[Data for the task]

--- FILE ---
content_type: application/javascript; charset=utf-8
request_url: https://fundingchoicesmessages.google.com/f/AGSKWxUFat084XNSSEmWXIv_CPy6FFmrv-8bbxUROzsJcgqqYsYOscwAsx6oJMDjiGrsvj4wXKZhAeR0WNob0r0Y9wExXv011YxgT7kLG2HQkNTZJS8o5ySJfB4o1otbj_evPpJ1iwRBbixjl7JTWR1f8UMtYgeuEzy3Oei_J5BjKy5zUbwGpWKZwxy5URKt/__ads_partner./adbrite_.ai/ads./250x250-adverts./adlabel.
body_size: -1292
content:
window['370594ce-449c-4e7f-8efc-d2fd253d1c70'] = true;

[/Data for the task]

#### Exercise requirements
Return every line of the material word for word.

#### Your response
--- FILE ---
content_type: application/javascript; charset=utf-8
request_url: https://fundingchoicesmessages.google.com/f/AGSKWxUFat084XNSSEmWXIv_CPy6FFmrv-8bbxUROzsJcgqqYsYOscwAsx6oJMDjiGrsvj4wXKZhAeR0WNob0r0Y9wExXv011YxgT7kLG2HQkNTZJS8o5ySJfB4o1otbj_evPpJ1iwRBbixjl7JTWR1f8UMtYgeuEzy3Oei_J5BjKy5zUbwGpWKZwxy5URKt/__ads_partner./adbrite_.ai/ads./250x250-adverts./adlabel.
body_size: -1292
content:
window['370594ce-449c-4e7f-8efc-d2fd253d1c70'] = true;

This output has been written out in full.